■ ИЗУЧАЕМЫЙ ТЕКСТ
#####
Один — страница 136 из 1277

Кстати, должен вас предупредить, братцы. Я не знаю, удастся ли мне выходить в эфир из Штатов. Если удастся, то будет программа «Один». Если нет, то я буду отрабатывать как-то, вернувшись. Возвращаюсь я где-то числа 14-го. Поэтому мы с вами, видимо, или два эфира пропустим, или два эфира будем вести по телефону. Это зависит от вас. Как вы напишете — так и будет.

Я очень уважаю Сергея Сергеевича Смирнова. «Брестская крепость» — это величайший прорыв. Кстати, я студентам на журфаке МГУ обязательно буду читать лекцию об этом образцовом документальном романе, где очень плотно, очень точно и талантливо изложена информация, уложена паттерном таким. Это блистательная книга. И вообще он хороший человек.

Про Джима Моррисона вопрос…

«Что вы думаете о творчестве Акунина? Это беллетристика, но высокого уровня». Да, часть — беллетристика, а часть — например, «Аристономия» — вполне серьёзная проза.

«Стивенсон, Бальзак, Эмиль Золя, Эдгар По, Леонов, Цветаева…» Не понял, по какому принципу вы перечислили этих авторов. Если хотите лекции о них, то самый большой шанс у Золя, это мой любимый писатель.
#####
■ ИСХОДНЫЕ ДАННЫЕ

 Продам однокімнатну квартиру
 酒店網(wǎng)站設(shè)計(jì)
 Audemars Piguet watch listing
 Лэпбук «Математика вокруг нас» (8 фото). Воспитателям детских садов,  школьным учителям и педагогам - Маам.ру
#####
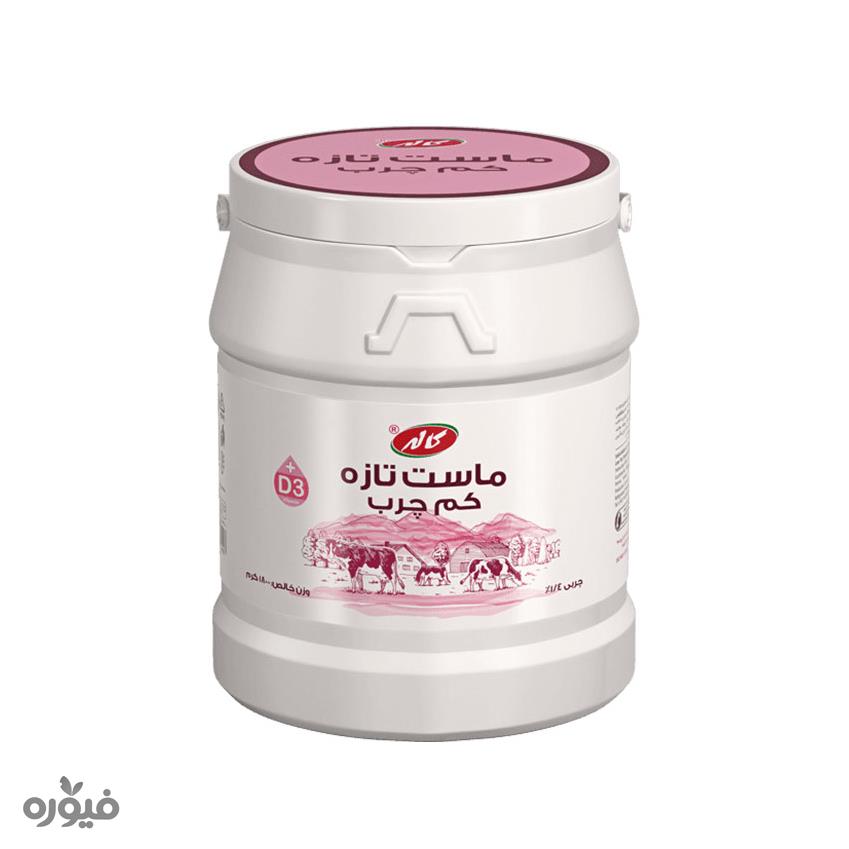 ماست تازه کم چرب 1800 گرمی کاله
#####
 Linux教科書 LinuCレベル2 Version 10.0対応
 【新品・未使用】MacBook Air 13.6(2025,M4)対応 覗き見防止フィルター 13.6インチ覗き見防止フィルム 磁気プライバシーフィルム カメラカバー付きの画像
#####
■ ЗАДАНИЕ
Выведите изучаемый текст полностью, слово в слово, ничего не меняя.

■ РЕШЕНИЕ
Один — страница 136 из 1277

Кстати, должен вас предупредить, братцы. Я не знаю, удастся ли мне выходить в эфир из Штатов. Если удастся, то будет программа «Один». Если нет, то я буду отрабатывать как-то, вернувшись. Возвращаюсь я где-то числа 14-го. Поэтому мы с вами, видимо, или два эфира пропустим, или два эфира будем вести по телефону. Это зависит от вас. Как вы напишете — так и будет.

Я очень уважаю Сергея Сергеевича Смирнова. «Брестская крепость» — это величайший прорыв. Кстати, я студентам на журфаке МГУ обязательно буду читать лекцию об этом образцовом документальном романе, где очень плотно, очень точно и талантливо изложена информация, уложена паттерном таким. Это блистательная книга. И вообще он хороший человек.

Про Джима Моррисона вопрос…

«Что вы думаете о творчестве Акунина? Это беллетристика, но высокого уровня». Да, часть — беллетристика, а часть — например, «Аристономия» — вполне серьёзная проза.

«Стивенсон, Бальзак, Эмиль Золя, Эдгар По, Леонов, Цветаева…» Не понял, по какому принципу вы перечислили этих авторов. Если хотите лекции о них, то самый большой шанс у Золя, это мой любимый писатель.